Ethics Begins With Integrity

The news today is full of stories of ethics violations in governments and businesses. Transparency International actually publishes a corruption perception index that ranks 178 countries (http://bit.ly/1104_002). It is sad reading.

Engineers tend to think that the comfort of math and technology isolates us from this. However, the automation community is faced with ethical challenges every day, particularly in the area of projects. Owners, contractors and suppliers form a complex triangular relationship on a project. There are multiple bidding processes, change order processes and countless decisions. The challenges go beyond the more publicized areas of bribes and kickbacks. 

Successful projects are based on trust. Things go off the rails when participants put the wrong things first. Profits, schedules and personal advancement must not be the basis for decisions.

Ethics begins with personal integrity. Integrity means treating all participants with fairness and dignity. Leadership sets the tone, but everyone has the responsibility. In my 41 years in the industry, I have seen great projects and horrible ones. Here are some best practices for suppliers, owners and contractors.

• Give everyone the opportunity to make a profit. I am not a fan of reverse auctions for engineering or automation. Automation is less than 10 percent of a project cost and has a huge impact on the performance of a plant. If you beat every last cent out of a bidder, that bidder is going to have to make it up somehow. Treat your bidders with fairness and dignity.  It will pay off.

•  Don’t ask someone to bid if you have absolutely no intention of awarding the contract to that company. Stalking-horse tactics are inherently unfair. Proposals cost hundreds of thousands of dollars.

•  Define a selection methodology ahead of time and stick to it. Communicate the methodology to all participants. The best processes balance up-front costs with other important considerations, such as quality, delivery, reputation and local support. We want a successful project, so past performance should count for something.

• Close the process once bids are received. Let the bidders do their selling before the bid, and NO selling after the bid. Go radio silent, except to ask clarifying questions.

• Agree on balanced terms and conditions.
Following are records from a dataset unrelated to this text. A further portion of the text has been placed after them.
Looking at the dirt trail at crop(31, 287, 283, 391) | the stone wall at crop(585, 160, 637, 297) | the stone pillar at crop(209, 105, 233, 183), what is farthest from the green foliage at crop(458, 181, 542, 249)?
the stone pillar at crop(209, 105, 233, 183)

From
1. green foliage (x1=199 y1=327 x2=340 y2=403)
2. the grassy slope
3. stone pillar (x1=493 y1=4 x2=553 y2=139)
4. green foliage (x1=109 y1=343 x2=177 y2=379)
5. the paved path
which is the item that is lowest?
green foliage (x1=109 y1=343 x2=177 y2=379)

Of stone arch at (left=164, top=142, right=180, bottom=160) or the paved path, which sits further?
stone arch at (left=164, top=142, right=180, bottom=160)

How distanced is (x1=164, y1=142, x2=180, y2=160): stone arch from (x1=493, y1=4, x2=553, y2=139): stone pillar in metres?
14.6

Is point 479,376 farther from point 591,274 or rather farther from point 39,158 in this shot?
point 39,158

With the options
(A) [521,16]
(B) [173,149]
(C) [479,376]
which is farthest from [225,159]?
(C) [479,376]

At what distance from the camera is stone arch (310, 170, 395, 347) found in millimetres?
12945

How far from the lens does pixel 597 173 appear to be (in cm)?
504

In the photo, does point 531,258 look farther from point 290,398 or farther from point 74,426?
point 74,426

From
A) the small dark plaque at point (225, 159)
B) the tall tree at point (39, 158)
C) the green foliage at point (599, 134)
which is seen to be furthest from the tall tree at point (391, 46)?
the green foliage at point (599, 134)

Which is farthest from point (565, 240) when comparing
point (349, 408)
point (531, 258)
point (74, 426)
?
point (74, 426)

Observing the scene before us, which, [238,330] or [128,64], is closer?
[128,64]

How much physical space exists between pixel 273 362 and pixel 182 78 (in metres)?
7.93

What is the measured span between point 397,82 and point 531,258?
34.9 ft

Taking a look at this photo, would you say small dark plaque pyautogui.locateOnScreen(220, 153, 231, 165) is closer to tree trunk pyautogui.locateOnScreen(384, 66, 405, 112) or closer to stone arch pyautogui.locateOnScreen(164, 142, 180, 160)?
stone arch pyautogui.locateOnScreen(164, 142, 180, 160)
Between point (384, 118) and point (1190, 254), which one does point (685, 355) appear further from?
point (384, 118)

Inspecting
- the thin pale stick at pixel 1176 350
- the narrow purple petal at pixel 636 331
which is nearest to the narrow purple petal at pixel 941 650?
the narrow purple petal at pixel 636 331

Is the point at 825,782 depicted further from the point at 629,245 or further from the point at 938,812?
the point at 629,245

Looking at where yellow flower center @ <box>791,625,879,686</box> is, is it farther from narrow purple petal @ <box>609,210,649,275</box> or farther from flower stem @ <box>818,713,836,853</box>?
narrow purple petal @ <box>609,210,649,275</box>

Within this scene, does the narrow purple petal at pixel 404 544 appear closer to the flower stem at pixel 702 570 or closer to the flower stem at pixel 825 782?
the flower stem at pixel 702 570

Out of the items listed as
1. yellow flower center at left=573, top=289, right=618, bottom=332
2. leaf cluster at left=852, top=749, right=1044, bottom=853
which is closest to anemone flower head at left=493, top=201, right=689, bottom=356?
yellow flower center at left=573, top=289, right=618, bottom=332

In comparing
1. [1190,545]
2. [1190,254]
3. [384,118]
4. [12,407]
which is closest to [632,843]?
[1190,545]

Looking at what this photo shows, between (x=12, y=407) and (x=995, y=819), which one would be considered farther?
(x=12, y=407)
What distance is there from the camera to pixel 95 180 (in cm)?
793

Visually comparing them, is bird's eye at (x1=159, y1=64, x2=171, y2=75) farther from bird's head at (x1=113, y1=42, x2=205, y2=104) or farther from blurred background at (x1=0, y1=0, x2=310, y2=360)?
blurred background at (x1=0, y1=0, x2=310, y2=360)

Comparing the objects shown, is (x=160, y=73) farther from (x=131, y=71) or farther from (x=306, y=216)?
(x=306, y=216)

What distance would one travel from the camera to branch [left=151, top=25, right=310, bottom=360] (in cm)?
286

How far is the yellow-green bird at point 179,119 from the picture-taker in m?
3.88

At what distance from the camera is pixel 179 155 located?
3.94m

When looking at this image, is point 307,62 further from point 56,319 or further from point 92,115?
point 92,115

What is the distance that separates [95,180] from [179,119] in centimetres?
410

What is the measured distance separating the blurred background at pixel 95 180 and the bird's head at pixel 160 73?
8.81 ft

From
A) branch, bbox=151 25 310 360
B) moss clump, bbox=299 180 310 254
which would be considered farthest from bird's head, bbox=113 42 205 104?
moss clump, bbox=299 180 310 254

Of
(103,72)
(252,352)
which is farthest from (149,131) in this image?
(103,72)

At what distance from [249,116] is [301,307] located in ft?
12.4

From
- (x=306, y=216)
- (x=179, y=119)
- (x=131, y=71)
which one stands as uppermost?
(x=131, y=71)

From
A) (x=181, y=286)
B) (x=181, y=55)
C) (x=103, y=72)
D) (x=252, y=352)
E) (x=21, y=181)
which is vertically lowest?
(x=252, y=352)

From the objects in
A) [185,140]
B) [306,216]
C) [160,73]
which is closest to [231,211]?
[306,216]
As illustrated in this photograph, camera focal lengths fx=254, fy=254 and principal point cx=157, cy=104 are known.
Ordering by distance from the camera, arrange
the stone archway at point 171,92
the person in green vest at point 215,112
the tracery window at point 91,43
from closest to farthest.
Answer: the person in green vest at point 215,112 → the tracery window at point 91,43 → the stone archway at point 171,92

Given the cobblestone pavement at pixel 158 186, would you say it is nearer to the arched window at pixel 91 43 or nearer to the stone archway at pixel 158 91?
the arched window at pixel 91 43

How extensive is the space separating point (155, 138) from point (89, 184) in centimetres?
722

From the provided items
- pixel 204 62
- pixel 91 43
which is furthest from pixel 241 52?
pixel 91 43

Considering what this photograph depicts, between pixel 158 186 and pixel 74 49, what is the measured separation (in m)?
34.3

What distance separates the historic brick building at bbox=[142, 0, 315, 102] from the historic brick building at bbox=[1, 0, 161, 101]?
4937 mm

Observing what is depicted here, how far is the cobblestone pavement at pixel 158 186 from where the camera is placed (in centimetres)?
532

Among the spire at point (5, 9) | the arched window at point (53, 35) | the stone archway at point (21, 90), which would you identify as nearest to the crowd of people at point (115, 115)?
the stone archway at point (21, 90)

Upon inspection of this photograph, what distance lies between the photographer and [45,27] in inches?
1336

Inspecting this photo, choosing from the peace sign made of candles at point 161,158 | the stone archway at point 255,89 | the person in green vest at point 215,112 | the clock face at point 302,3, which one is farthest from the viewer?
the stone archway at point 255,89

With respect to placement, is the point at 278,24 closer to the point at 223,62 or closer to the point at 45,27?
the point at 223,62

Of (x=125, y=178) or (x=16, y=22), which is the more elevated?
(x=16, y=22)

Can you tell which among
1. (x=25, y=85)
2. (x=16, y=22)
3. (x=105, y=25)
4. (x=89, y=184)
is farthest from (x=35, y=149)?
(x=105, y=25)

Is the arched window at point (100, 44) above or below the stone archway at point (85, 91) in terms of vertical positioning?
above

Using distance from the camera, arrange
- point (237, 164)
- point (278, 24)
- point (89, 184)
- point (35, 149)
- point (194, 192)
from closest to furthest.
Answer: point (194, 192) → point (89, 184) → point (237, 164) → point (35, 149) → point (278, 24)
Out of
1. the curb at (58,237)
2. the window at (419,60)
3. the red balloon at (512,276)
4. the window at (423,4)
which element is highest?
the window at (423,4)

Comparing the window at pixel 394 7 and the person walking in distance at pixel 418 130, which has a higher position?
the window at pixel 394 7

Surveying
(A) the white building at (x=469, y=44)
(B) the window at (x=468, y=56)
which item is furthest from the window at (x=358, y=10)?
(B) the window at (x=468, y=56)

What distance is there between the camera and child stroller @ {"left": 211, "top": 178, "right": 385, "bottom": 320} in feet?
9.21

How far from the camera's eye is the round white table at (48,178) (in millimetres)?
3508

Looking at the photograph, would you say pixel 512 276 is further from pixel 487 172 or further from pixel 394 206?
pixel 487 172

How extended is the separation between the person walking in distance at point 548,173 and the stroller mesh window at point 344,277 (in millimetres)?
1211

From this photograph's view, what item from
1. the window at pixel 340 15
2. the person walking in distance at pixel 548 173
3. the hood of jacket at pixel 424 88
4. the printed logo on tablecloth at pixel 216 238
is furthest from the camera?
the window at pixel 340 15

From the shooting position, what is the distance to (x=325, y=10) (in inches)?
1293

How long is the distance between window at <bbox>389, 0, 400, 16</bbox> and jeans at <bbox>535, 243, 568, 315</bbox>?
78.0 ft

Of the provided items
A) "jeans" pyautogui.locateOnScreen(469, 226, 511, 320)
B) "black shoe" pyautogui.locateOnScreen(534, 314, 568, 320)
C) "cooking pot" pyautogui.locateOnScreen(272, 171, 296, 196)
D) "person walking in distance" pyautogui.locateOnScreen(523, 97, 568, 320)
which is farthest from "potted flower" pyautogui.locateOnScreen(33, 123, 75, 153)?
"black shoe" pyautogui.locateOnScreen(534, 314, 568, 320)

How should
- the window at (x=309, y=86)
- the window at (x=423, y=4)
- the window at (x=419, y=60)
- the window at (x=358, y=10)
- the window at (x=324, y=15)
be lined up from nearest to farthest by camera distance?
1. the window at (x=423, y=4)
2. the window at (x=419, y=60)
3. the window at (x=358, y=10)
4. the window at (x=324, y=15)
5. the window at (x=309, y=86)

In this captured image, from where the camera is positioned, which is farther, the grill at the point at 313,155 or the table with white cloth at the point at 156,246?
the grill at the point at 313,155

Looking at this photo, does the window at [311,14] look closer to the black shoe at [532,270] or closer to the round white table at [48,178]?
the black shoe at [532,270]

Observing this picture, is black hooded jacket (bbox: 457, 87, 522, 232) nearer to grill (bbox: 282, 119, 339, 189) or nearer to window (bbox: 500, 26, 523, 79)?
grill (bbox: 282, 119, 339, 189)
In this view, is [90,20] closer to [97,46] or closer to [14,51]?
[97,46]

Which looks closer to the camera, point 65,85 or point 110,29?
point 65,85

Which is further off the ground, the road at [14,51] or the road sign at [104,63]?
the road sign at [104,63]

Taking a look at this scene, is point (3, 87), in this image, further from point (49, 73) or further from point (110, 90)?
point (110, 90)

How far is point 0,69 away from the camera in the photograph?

I have seen many attempts to force bidders to adhere to very unbalanced terms. The lawyers love to shove all liability on someone else. Is it really fair for a bidder to have to cover someone else’s negligence? Huge amounts of energy are wasted arguing over terms. Best practices today call for a set of pre-negotiated terms that are then used over and over again.

• Help each other solve problems. Owners, contractors and suppliers each have unique knowledge that can be applied to solving problems.  Trust each other and it will go a long way.

• Give the same information to all parties. Each party is entitled to be on a level playing field.

• If you are a bidder, bid the right thing for the project. Point out specification errors.

• Reward and celebrate ethical behavior and deal with ethics violations swiftly and sternly. If your company does not have an ethics hot line, it should.

A final thought here is that this subject is not discussed enough. It should be a part of management communication, Webcasts and meetings.  Expectations should be very clear. Also, there should be help and support available so that someone who is confronted with an unclear choice will make the right one.  Remember that the goal is successful projects and a healthy and vigorous automation industry.